I have $10k cash in my account.
I can buy 10 shares of Tesla @1000.
OR I can buy 1 TSLA July 10 $895 call, currently selling for $9,690*.

Now, on July 10, let's look at a couple of scenarios.
$TSLA $800: shares, still worth $8000. Call option, effectively worthless, and becomes truly worthless at end of day.
$TSLA $900: shares, still worth $9000. Call option, worth about $500 during the day, and if you hold till end of day... well, unless you have lots of money available, don't hold till end of day. You've made a big loss.
$TSLA $1000: Shares, no change. Call option, worth $10,500 (WARNING: I used a real price for the call option that corresponds to TSLA at $968, not $1000. In reality you would make a loss here, of about $1000, because of the time decay, which is small compared to the total for options fairly well into the money.)
$TSLA $1100: Now we're talking. Shares now worth $11,000. But the option is worth $20,500 if you sell it close to the close. The reason is simple: the option represents the profit on 100 shares, not just 10. This is what leverage buys you.

...whut?

So... if you had bought the 10 shares of TSLA, you'd have 'made' $1000 if they closed at $1.1k by the 10th, very simple.

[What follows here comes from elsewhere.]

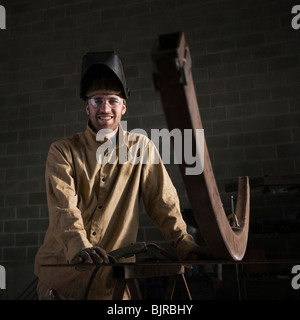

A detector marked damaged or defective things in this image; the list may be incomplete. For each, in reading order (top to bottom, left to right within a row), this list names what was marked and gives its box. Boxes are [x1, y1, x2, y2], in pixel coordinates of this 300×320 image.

rusted metal surface [151, 31, 250, 260]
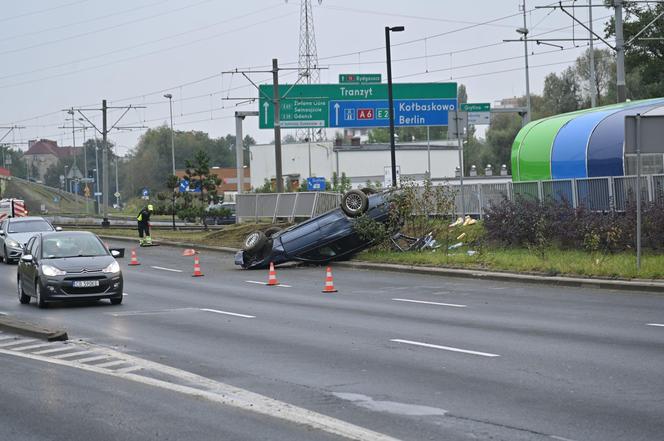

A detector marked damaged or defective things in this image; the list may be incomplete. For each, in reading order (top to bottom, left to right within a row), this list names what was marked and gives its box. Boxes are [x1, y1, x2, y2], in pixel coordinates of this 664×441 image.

overturned car [237, 189, 392, 268]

However, if you instead bet your $10k on a call that's currently in the money, you'll lose the bet and not gain any shares or cash unless they close a couple hundred above the strike price, which is already a hundred below the current SP.

However, if they do close a couple hundred above the strike price, you'll gain significantly more, because it's per 100 shares, not your measly 10. You'd want to sell the bet, not cash in, because you don't have enough cash (theoretically) to cover the 100 shares cost, even at the lower amount.

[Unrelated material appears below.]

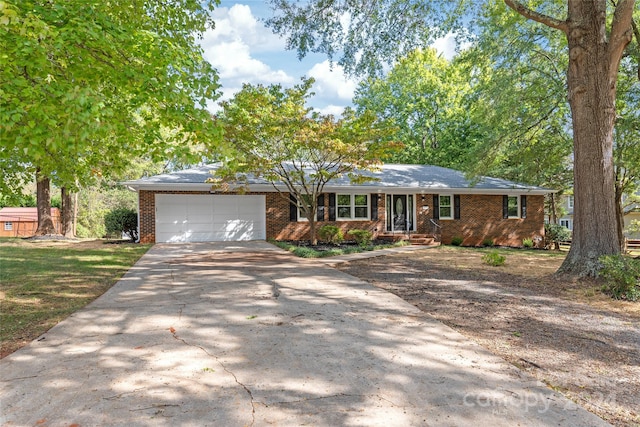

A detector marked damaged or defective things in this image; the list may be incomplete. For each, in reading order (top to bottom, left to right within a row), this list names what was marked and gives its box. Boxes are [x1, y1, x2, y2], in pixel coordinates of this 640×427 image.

driveway crack [169, 328, 256, 424]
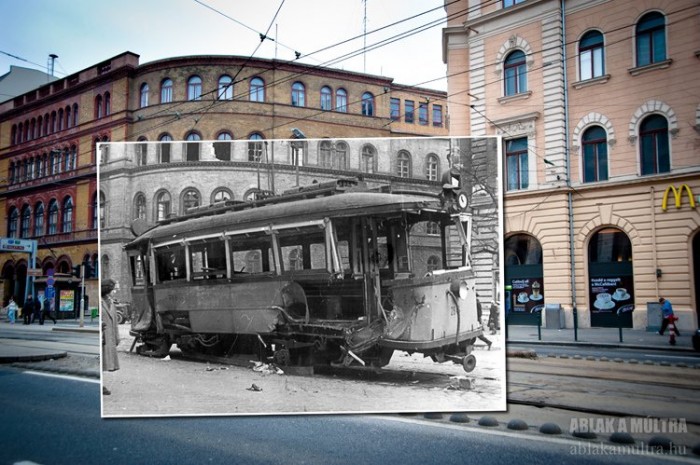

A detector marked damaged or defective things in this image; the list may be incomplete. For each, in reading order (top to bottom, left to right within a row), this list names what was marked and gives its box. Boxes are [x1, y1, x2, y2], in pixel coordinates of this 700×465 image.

damaged vehicle [126, 176, 484, 372]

:confused: I don't quite understand the last bit though--since its a call, the shares would be worth $110,000 ($1.1k x 100). The bet, which you paid $10k for, is now doubled in value to $20k, so you earned $10k over all?

* option based on $968 current price. So $73 of intrinsic value ($968-$895), $23.90 is the two weeks of time value (Theta).

There's that elusive Theta.

Is Theta like rent on a call? The more you have it, the more the rent takes away some of the value?